> Directive: Rewrite each line of the material with every instance of "Sweet" replaced by "Bitter" and nothing else changed. Give only the text lines and leave the pictures out.
========================================
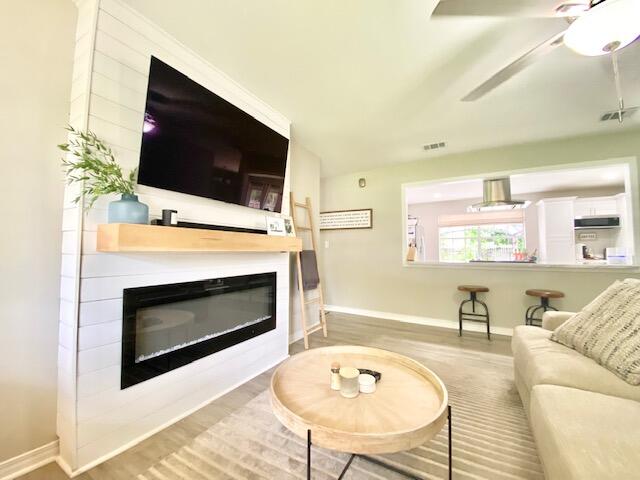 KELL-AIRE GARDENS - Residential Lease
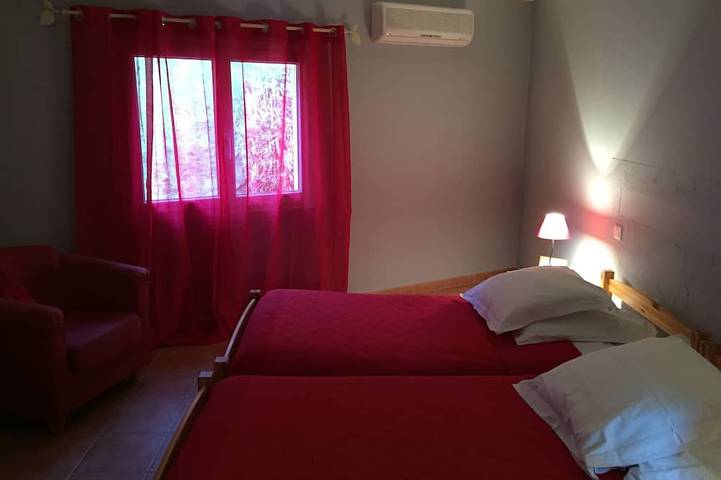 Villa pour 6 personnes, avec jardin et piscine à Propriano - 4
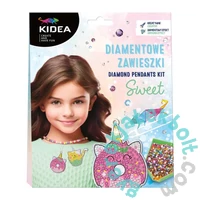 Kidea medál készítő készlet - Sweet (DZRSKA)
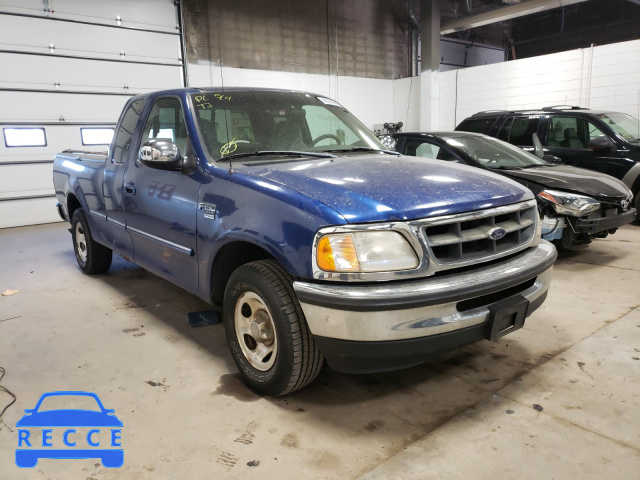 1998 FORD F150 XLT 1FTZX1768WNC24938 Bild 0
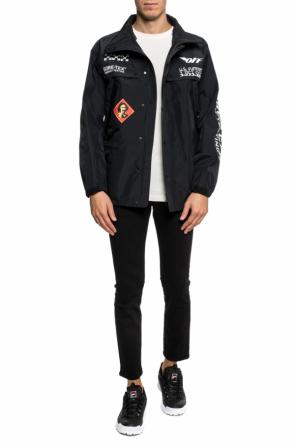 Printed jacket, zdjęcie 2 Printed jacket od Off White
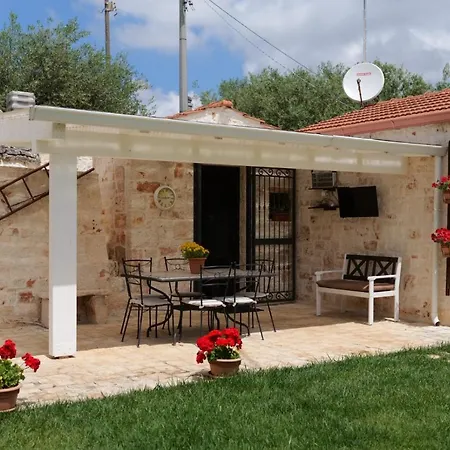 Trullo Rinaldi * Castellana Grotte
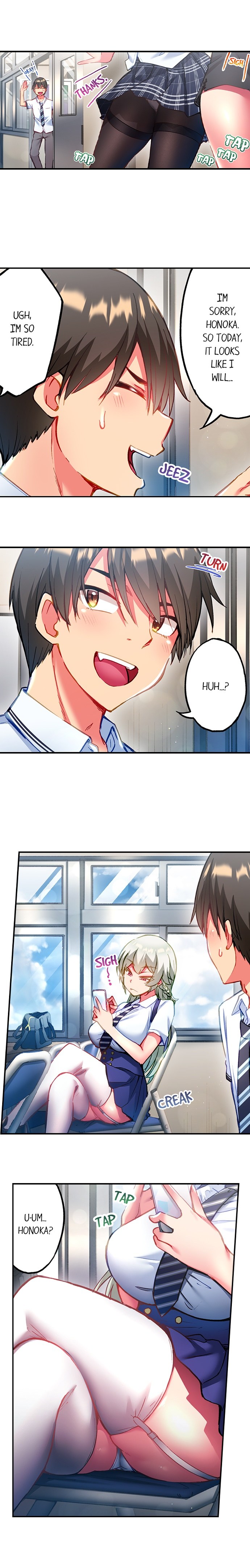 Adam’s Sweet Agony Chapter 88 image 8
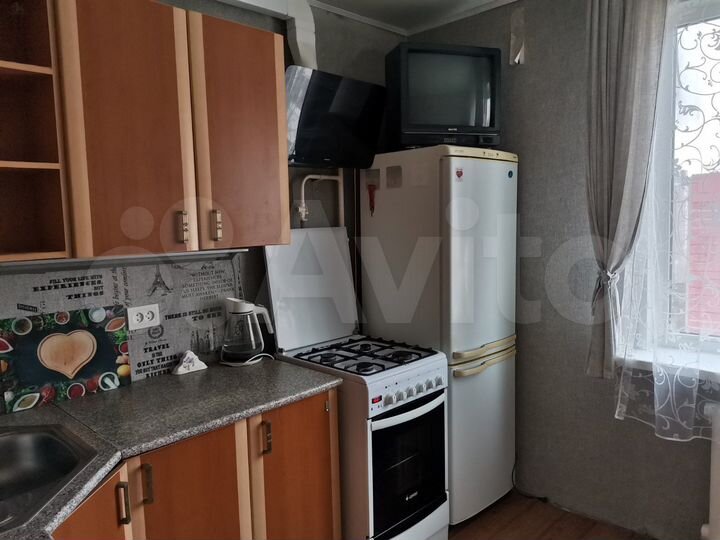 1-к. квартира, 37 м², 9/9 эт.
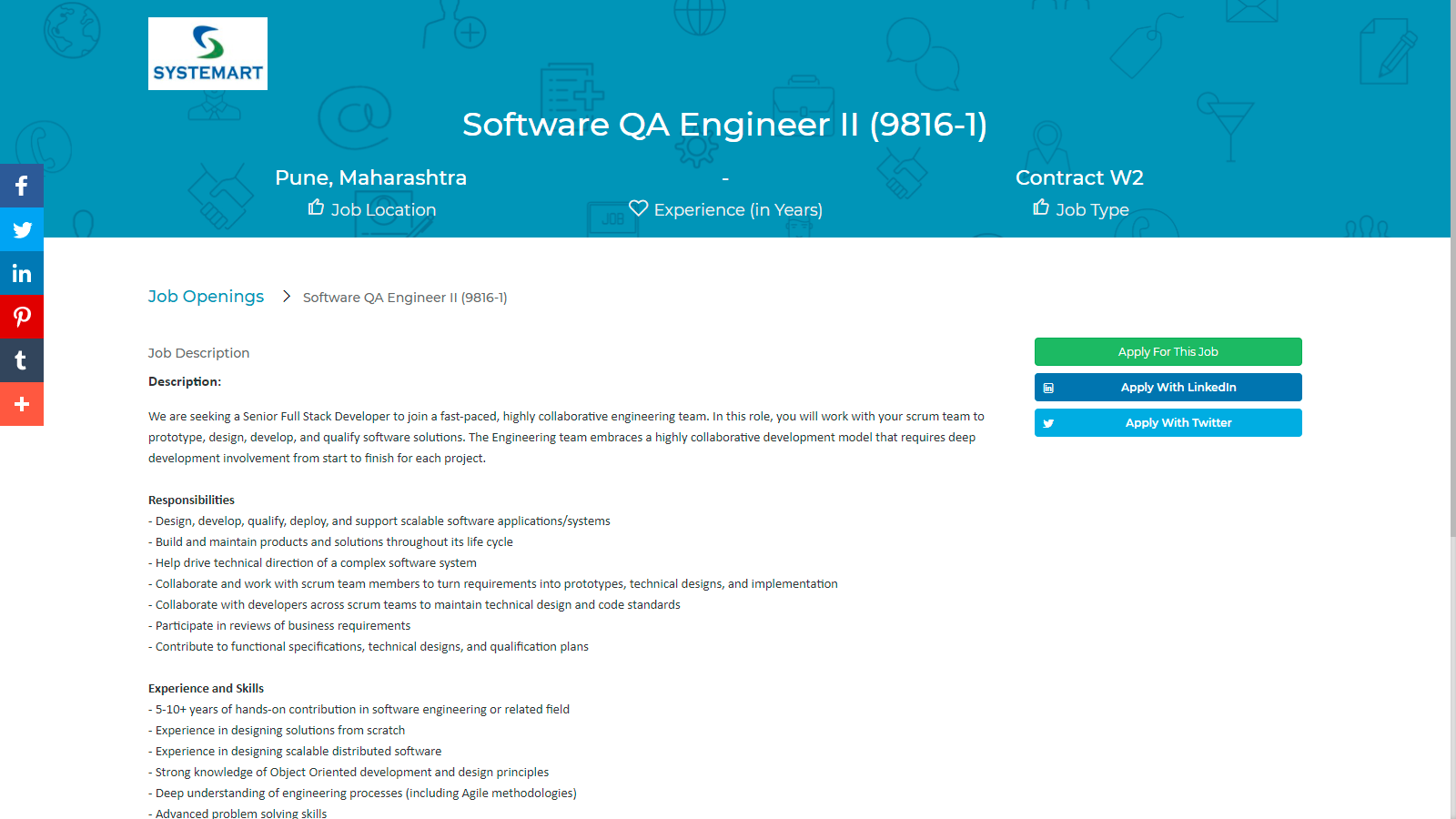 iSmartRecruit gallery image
========================================
> Output of the task:
 KELL-AIRE GARDENS - Residential Lease
 Villa pour 6 personnes, avec jardin et piscine à Propriano - 4
 Kidea medál készítő készlet - Bitter (DZRSKA)
 1998 FORD F150 XLT 1FTZX1768WNC24938 Bild 0
 Printed jacket, zdjęcie 2 Printed jacket od Off White
 Trullo Rinaldi * Castellana Grotte
 Adam’s Bitter Agony Chapter 88 image 8
 1-к. квартира, 37 м², 9/9 эт.
 iSmartRecruit gallery image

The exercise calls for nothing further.